These are the key concepts you need to understand to accurately answer the question.

Hypothesis Testing

Hypothesis testing is a fundamental part of statistics that helps us make decisions about population parameters based on sample data. In simple terms, it is like a way to test if our data shows a significant effect or change. Here's how it works:

• Null Hypothesis (\( H_0 \)): This is a default statement that there is no effect or no change. We assume it to be true until evidence suggests otherwise. For example, we hypothesized there was no difference in mean scores for two consecutive days of a tournament.
• Alternative Hypothesis (\( H_1 \)): This hypothesis suggests there is an effect or difference. It's what we test against the null hypothesis. In our exercise, this claims there is a difference in the golfers' scores.

We gather data and perform calculations to determine whether to reject or fail to reject the null hypothesis. This decision is based on a significance level (\( \alpha \)), often set at 0.05, which measures the probability of making a Type I error, that is, incorrectly rejecting the null hypothesis when it's true.

Critical Value

The critical value serves as a threshold in hypothesis testing.
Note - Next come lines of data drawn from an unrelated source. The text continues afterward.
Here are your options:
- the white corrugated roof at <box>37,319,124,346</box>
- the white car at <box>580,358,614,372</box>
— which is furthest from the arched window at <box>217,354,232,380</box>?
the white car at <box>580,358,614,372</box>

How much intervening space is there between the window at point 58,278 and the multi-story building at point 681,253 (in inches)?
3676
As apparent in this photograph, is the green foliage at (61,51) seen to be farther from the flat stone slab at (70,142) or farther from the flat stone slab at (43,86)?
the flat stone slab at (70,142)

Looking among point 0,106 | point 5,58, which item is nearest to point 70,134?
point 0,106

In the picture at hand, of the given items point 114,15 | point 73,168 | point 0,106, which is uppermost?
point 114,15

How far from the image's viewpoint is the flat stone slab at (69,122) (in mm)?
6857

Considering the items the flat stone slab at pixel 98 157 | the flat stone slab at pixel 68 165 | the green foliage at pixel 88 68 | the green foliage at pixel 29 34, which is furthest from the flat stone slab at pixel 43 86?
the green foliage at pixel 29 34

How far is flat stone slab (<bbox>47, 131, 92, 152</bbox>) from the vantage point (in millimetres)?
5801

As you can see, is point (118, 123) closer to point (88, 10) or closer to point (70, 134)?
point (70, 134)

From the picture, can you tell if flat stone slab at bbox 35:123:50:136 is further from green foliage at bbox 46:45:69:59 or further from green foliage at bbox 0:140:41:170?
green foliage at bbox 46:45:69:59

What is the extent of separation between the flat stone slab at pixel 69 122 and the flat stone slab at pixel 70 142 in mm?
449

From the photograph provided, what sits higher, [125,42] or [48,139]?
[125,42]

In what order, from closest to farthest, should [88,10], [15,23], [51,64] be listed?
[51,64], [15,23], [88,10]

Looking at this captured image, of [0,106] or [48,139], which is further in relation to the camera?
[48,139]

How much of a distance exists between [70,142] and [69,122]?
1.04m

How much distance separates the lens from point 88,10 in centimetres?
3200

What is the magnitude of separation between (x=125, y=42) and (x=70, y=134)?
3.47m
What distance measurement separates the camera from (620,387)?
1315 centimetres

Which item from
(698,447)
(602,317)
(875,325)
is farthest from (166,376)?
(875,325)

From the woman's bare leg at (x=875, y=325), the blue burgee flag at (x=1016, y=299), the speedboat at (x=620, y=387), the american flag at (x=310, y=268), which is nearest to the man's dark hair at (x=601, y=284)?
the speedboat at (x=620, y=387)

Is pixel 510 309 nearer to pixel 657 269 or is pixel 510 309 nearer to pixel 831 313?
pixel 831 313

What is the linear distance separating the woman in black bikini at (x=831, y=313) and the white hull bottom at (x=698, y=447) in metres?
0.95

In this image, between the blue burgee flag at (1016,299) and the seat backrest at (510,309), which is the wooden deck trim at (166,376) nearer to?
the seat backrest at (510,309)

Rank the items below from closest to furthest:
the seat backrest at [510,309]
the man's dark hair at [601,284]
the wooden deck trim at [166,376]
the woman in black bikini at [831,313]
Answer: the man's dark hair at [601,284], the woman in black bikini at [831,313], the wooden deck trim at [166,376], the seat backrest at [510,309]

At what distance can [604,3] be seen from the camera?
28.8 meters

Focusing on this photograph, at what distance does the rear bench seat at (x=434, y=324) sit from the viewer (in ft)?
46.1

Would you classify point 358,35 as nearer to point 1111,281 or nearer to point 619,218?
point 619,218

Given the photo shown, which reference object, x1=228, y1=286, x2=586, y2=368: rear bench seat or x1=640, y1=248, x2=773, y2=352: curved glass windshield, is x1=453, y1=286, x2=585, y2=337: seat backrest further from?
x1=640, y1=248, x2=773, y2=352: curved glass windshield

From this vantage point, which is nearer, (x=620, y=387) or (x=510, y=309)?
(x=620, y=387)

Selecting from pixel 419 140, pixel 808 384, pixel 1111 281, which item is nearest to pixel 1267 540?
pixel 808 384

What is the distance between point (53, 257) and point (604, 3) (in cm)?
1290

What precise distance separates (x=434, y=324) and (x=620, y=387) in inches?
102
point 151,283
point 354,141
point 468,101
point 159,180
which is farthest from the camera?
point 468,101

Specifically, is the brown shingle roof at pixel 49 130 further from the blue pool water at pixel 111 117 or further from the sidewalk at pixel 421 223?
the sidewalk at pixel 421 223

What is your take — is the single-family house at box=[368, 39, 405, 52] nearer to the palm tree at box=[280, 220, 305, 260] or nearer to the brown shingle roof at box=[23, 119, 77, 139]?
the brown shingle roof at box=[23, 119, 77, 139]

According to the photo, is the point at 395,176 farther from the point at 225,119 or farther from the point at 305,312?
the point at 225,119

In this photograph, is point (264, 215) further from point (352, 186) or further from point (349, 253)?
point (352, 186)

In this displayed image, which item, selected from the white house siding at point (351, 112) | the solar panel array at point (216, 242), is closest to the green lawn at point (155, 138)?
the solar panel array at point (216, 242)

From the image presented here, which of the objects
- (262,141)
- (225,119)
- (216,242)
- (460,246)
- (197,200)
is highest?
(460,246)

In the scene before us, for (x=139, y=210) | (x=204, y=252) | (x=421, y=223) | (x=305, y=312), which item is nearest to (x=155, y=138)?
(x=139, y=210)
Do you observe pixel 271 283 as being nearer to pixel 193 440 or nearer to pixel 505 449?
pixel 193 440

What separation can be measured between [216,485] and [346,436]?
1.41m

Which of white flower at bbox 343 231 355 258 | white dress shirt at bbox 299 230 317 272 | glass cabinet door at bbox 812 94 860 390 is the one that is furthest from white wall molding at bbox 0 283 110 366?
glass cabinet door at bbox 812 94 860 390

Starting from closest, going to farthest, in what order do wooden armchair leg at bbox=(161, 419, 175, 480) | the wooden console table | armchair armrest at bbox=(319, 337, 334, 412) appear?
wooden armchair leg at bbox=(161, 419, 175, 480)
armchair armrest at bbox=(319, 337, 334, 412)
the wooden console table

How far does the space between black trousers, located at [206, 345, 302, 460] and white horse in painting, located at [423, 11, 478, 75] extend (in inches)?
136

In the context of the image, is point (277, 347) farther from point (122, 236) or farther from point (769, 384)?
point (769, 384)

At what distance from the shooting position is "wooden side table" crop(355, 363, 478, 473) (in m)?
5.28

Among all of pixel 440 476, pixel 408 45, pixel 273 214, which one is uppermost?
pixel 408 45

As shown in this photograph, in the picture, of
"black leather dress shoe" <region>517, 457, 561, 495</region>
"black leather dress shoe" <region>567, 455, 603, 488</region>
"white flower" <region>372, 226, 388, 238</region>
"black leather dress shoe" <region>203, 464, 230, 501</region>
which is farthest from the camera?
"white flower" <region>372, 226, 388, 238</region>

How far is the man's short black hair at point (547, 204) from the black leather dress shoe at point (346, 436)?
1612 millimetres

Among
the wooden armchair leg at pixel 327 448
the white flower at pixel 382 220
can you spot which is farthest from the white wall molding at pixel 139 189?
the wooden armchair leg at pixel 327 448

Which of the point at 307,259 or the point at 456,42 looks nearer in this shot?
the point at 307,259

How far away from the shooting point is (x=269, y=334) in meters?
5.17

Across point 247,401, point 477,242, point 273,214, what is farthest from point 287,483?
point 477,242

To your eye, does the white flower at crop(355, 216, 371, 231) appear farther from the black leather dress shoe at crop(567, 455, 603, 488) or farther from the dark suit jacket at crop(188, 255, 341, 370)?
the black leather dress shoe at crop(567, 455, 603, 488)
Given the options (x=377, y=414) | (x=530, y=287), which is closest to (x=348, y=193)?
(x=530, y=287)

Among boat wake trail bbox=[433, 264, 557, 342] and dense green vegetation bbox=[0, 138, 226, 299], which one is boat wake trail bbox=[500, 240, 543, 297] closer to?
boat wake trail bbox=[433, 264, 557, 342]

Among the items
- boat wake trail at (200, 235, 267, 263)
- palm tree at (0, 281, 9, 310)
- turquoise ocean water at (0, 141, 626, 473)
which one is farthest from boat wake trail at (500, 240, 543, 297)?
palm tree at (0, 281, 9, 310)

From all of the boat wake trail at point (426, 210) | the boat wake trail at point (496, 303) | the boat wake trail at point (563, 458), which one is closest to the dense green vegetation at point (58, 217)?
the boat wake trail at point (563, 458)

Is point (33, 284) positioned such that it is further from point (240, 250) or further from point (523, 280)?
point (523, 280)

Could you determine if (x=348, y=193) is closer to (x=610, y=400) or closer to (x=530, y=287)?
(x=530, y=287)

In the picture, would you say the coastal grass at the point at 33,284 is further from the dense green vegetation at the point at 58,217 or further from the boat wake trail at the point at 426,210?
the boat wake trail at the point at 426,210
It helps determine the cut-off points at which the null hypothesis is rejected. When conducting a t-test, this value is dictated by the chosen significance level (\( \alpha \)) and the degrees of freedom from the sample data.

When conducting a two-tailed test, as in our exercise, the critical value defines the boundary for extreme values on both sides of a distribution curve. Here's what to keep in mind:

• The critical value varies depending on whether the test is one-tailed or two-tailed.
• For a significance level of 0.05 with 7 degrees of freedom (from 8 golfers), the critical value was found to be \( \pm 2.3646 \).
• If the test statistic falls beyond this critical value, we reject the null hypothesis.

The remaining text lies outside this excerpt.